On this site, a true believer weighs in with tales of hoarding in-laws. They have a "junk" shop in which they sell stuff, but they get little business--I feel it's just a front for their hoarding habit., and confesses feeling 'sick to my stomach... like I'm hyperventilating every time I drive up their lane'.
So after all this Tyranny of the tidy, it was good to read an article in praise of clutter. (via aldaily)
Finally, if writers display a cavalier attitude to books, actors take the cake. Boynton has seen some truly gut-wrenching aerial book-as-prop displays in workshops past.

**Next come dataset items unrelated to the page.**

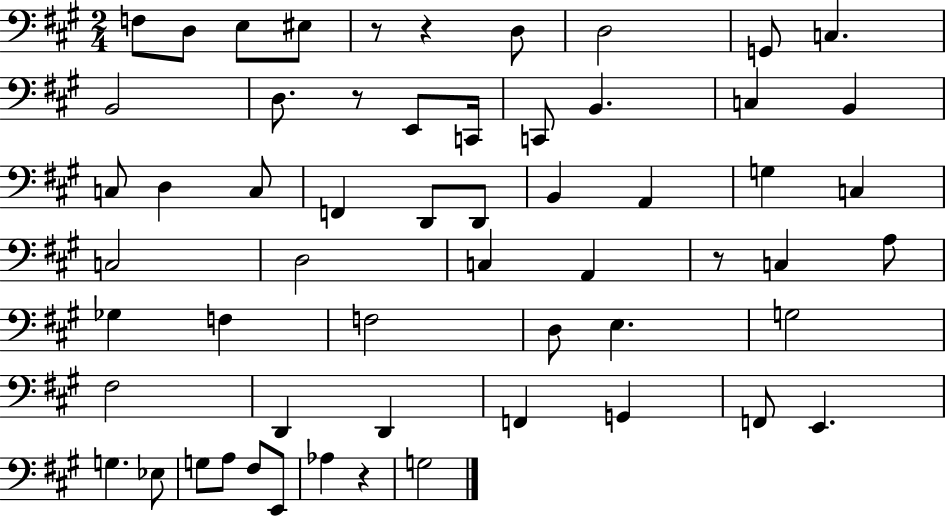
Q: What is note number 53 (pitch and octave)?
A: G3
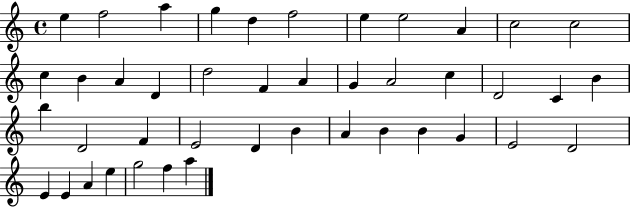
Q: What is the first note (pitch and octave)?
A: E5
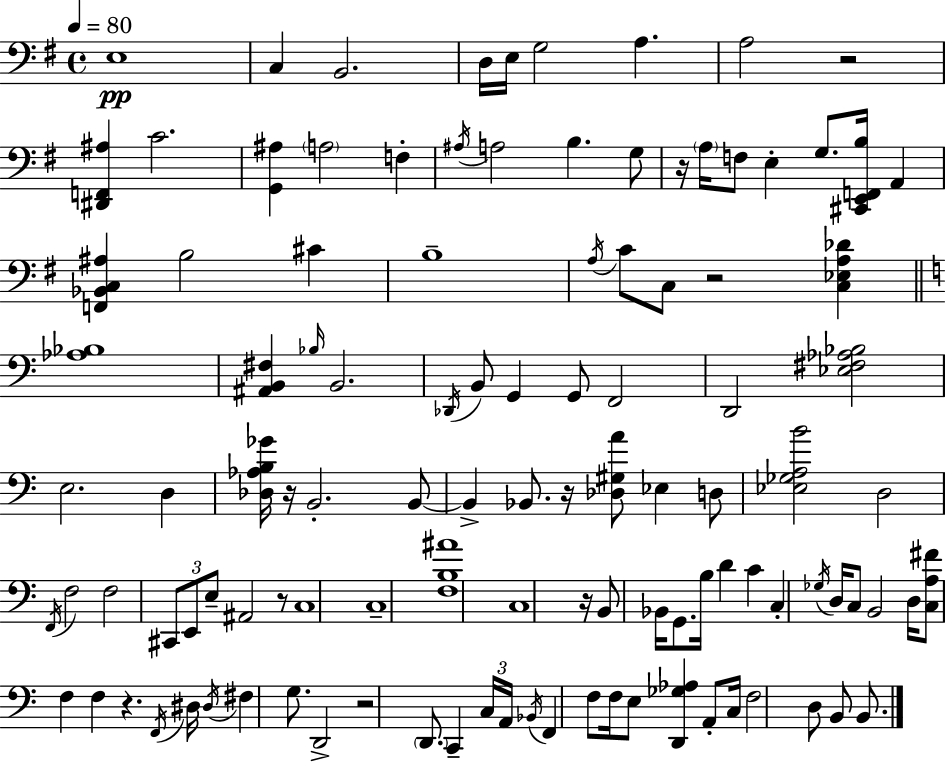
E3/w C3/q B2/h. D3/s E3/s G3/h A3/q. A3/h R/h [D#2,F2,A#3]/q C4/h. [G2,A#3]/q A3/h F3/q A#3/s A3/h B3/q. G3/e R/s A3/s F3/e E3/q G3/e. [C#2,E2,F2,B3]/s A2/q [F2,Bb2,C3,A#3]/q B3/h C#4/q B3/w A3/s C4/e C3/e R/h [C3,Eb3,A3,Db4]/q [Ab3,Bb3]/w [A#2,B2,F#3]/q Bb3/s B2/h. Db2/s B2/e G2/q G2/e F2/h D2/h [Eb3,F#3,Ab3,Bb3]/h E3/h. D3/q [Db3,Ab3,B3,Gb4]/s R/s B2/h. B2/e B2/q Bb2/e. R/s [Db3,G#3,A4]/e Eb3/q D3/e [Eb3,Gb3,A3,B4]/h D3/h F2/s F3/h F3/h C#2/e E2/e E3/e A#2/h R/e C3/w C3/w [F3,B3,A#4]/w C3/w R/s B2/e Bb2/s G2/e. B3/s D4/q C4/q C3/q Gb3/s D3/s C3/e B2/h D3/s [C3,A3,F#4]/e F3/q F3/q R/q. F2/s D#3/s D#3/s F#3/q G3/e. D2/h R/h D2/e. C2/q C3/s A2/s Bb2/s F2/q F3/e F3/s E3/e [D2,Gb3,Ab3]/q A2/e C3/s F3/h D3/e B2/e B2/e.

She quickly learnt to substitute the second-strand rehearsal copy.
Bronte - the Jack Russell - added a new twist to the last post...'she's out for the evening, better destroy a small plastic figurine of a Scottish terrier that Boynton had forgotton she had ever acquired'...It used to look like this. Now it's legless.

Monday, January 13, 2003

Boynton is currently suffering iron defficiency. She blames Douglas. He always gets so nervous when she takes out the ironing board - (as a puppy he learnt the sign: 'she's out for the evening, better destroy some furniture'), that she in turn learnt to avoid it.
There is a Woman in the Moon but many people have never seen her...(via Plep)
All very lunar Rorschach methinks, but delivers the classic line: In 1969, Apollo 11 landed just in front of the lady's ear....Was it something inherently mysterious in the theme that sent Boynton on a mothergoogle chase?...In any case she likes this take, even if the german expressionist rocket ship looks pretty much like a small household electrical appliance.

Sunday, January 12, 2003

Still around 30, fires burning in the state, a smell of smoke in the suburbs, to the north a rose sky. 3 panting dogs circle restlessly round the dry garden, ants storm one of many half chewed apples, Boynton wilts.
Just when Boynton was on the brink of mastering the principles in making "a useful Afternoon Tea Wagon"... (or autotray as we Victorians prefer to say) go with being "on the wagon"...or should that be "on the water cart"...she reads that just thinking about it might make the simple tea wagon legless. (via nonharmful).
Must weigh up the placebos and the nocebos over next cuppa.